╭─ DATA SUPPLIED

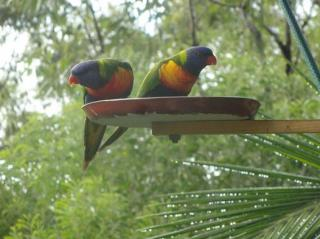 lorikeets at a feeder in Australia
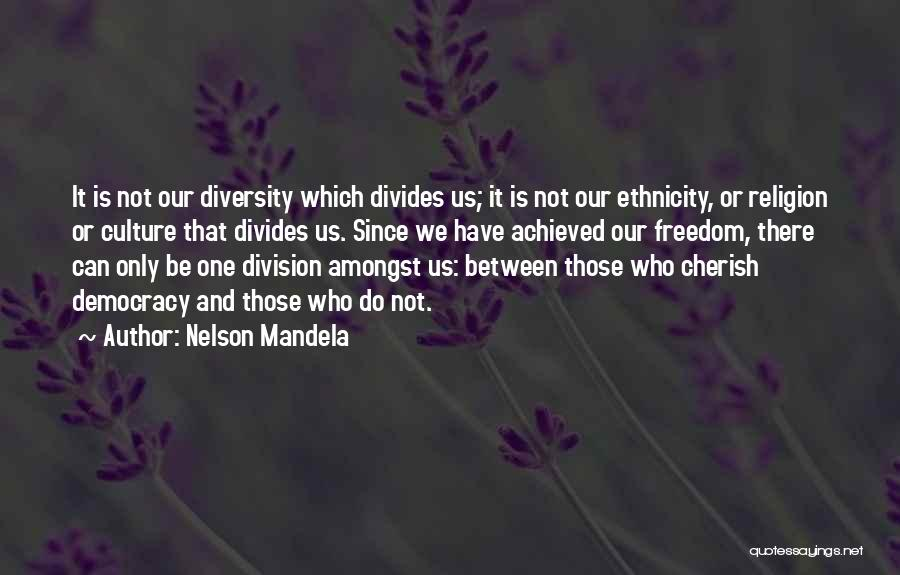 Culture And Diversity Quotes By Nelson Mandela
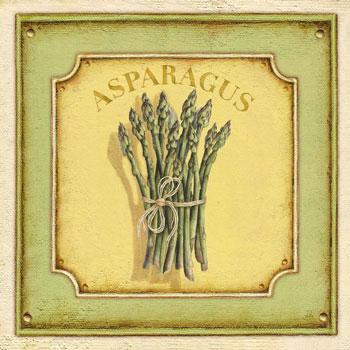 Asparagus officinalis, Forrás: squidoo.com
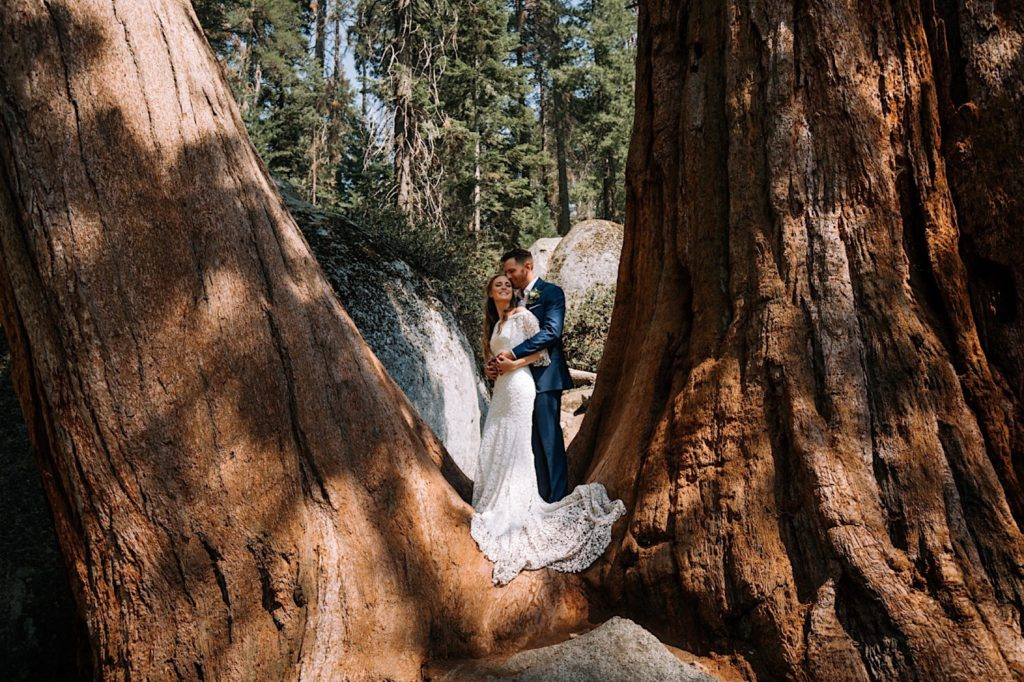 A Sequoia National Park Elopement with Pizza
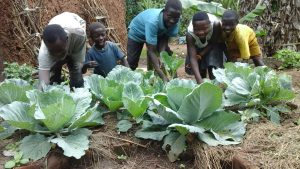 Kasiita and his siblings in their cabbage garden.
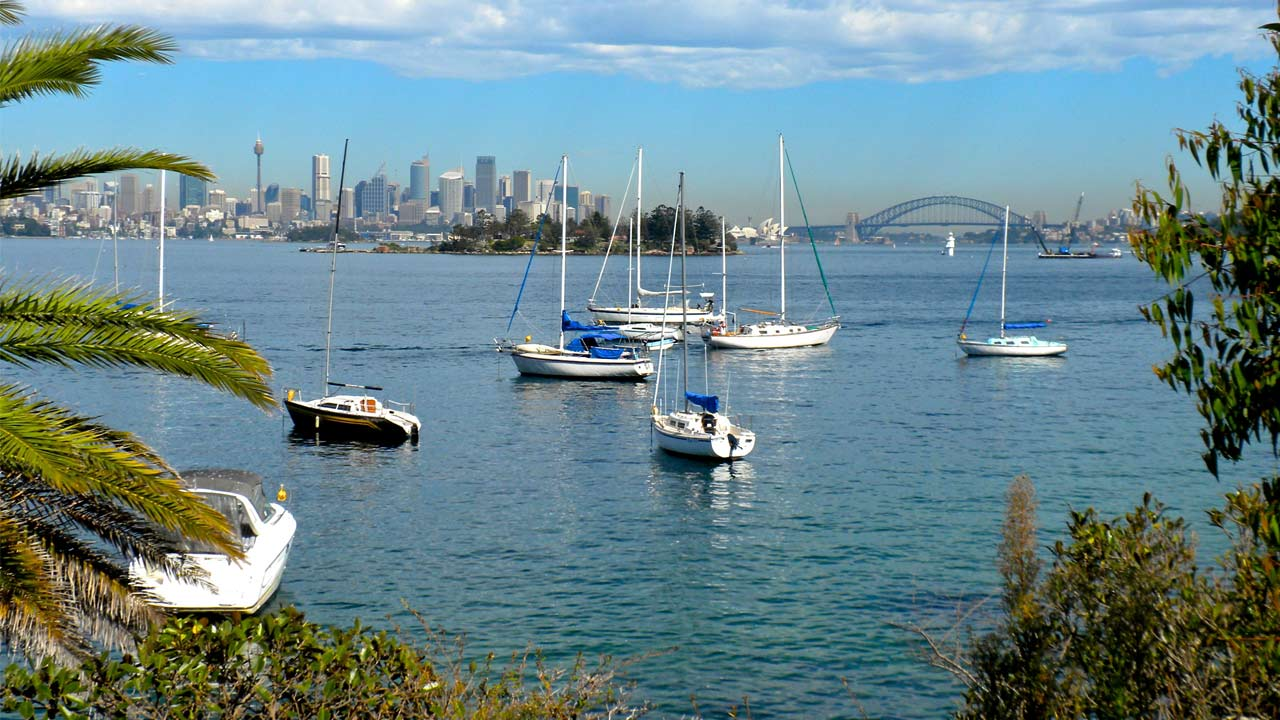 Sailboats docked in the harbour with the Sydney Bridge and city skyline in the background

╰─

AIM OF THE EXERCISE: If an entry holds an image, omit that image and print the remainder exactly as it stands.

TASK RESPONSE:
 lorikeets at a feeder in Australia
 Culture And Diversity Quotes By Nelson Mandela
 Asparagus officinalis, Forrás: squidoo.com
 A Sequoia National Park Elopement with Pizza
 Kasiita and his siblings in their cabbage garden.
 Sailboats docked in the harbour with the Sydney Bridge and city skyline in the background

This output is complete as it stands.